Когда я показывала Аньке свою новую картину, она дергала плечом.

— Не нравится? — удивлялась я.

Анька снова дергала плечом, потом говорила:

— У меня по рисованию всегда пятерки были.

Это значило, что она могла бы нарисовать лучше, чем я. Просто у нее нет времени.

Я молчала. Про себя думала: «Дура. Кусает руку, с которой берет корм. Хоть бы притворилась…»

* * *

Аньке постоянно звонили подруги: Валя, Галя, Тома, Мила, Ксюша…

Мой дом был как штаб, куда стекались все новости чужих жизней.

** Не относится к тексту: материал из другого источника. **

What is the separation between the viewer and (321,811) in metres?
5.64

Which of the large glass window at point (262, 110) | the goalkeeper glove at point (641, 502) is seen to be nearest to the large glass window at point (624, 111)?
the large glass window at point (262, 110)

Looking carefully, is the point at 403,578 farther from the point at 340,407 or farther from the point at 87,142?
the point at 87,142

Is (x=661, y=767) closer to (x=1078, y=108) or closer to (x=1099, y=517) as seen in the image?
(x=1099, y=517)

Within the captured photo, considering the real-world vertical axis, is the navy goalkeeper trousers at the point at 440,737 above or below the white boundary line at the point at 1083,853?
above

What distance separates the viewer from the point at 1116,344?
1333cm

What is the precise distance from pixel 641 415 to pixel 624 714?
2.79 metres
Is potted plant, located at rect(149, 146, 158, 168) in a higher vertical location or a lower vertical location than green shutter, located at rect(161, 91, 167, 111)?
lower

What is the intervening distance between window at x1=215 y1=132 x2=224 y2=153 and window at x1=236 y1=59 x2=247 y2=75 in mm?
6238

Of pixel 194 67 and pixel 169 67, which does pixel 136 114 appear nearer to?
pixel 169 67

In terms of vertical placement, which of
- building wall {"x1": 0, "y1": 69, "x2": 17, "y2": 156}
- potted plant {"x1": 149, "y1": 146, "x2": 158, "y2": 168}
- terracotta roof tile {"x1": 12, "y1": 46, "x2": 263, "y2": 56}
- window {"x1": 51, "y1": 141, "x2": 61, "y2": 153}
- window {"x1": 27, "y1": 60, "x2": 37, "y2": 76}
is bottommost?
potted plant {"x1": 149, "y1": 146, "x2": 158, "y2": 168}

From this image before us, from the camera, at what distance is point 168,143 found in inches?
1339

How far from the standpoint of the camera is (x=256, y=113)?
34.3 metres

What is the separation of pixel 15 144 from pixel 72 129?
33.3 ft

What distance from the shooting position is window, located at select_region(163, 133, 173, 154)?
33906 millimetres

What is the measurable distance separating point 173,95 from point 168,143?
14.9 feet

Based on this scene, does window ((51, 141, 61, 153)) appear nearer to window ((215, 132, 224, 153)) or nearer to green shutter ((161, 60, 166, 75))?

Заслышав звонок, Анька все бросала, убегала в ванную комнату и запирала за собой дверь.

Еда на плите горела. Ребенок рыдал.

Я бросала все свои дела, металась между кухней и детской. Анька не торопилась, уточняла время и место встречи.

Потом возвращалась на кухню, довольная переговором. Я сказала:

— Мясо сгорит, я вычту из твоей зарплаты стоимость мяса.

Анька округлила глаза. Они стали почти белые от возмущения.

— Вы не сделаете этого, — проговорила Анька.

— Почему же? Ты зарабатываешь, и я зарабатываю. Ты, наверное, думаешь, что мне деньги даром достаются…

— Подумаешь, рисунки рисовать…

— Красками дышать, — добавила я, — легкие травить.

— Потому что вы все жядные, — определила Анька. Так она произносила слово «жадные», через «я». С особым презрением.

Мне стало все ясно. Вот она — классовая ненависть. Из-за этой классовой ненависти в семнадцатом году произошла революция. Целую страну перевернули с ног на голову.

Анька — типично совковая тетка: волосы обесцвечены пергидролем, от корней чернота на четыре пальца. Впереди — три засаленные подушки: две сиськи и живот. Но с какой любовью обнимает ее моя маленькая внучка. Для ребенка нет никого более красивого, доброго, прекрасно пахнущего, чем эта Анька.

Анька для моей внучки — идеал человека. Первая любовь.

* * *

Мои отношения с Анькой не стояли на месте. Они развивались. Следующий этап: Анька перестала меня кормить. Я возвращалась из мастерской — голодная и усталая. На плите булькала овсяная похлебка для собаки. И стояла маленькая детская кастрюлька, для внучки.

Я брала тарелку и наливала себе собачью еду. Это было неплохо. На хорошем мясе. Овес я люблю во всех видах.

Я, конечно, наедалась. Но что ест сама Анька?

Я начинала шастать по полкам и находила замаскированные голубцы либо плов. Себе она готовила отдельно. Меня отсекала.

Я позвонила близкой подруге Свете. Она выслушала и спросила:

— А кто у кого живет? Ты у нее или она у тебя?

— Вообще-то она у меня.

— Вот и наведи порядок.

Навести порядок — значит выгнать. И найти другую. А где найдешь другую? И какая будет эта другая? Может, алкашка или наводчица. Наведет воров. Это тебе не колбасу из холодильника тащить.

Я решила посоветоваться с любимой дочерью, но ее голос становился медным.

— Что значит «выгнать»? — грозно вопрошала она. — А Саша? (Так зовут мою внучку.) Ты хочешь проводить с ней эксперименты? Я не хочу.

— Но ведь я тоже человек, — напоминала я.

— Тебе сколько лет?

— Сорок восемь.

— А Саше?

— Три.

— Ну так…

Я вздыхала. Я — уходящая натура. Со мной можно не считаться.

Я звонила мужу в Лос-Анджелес. Ему там нравилось, а мне нет.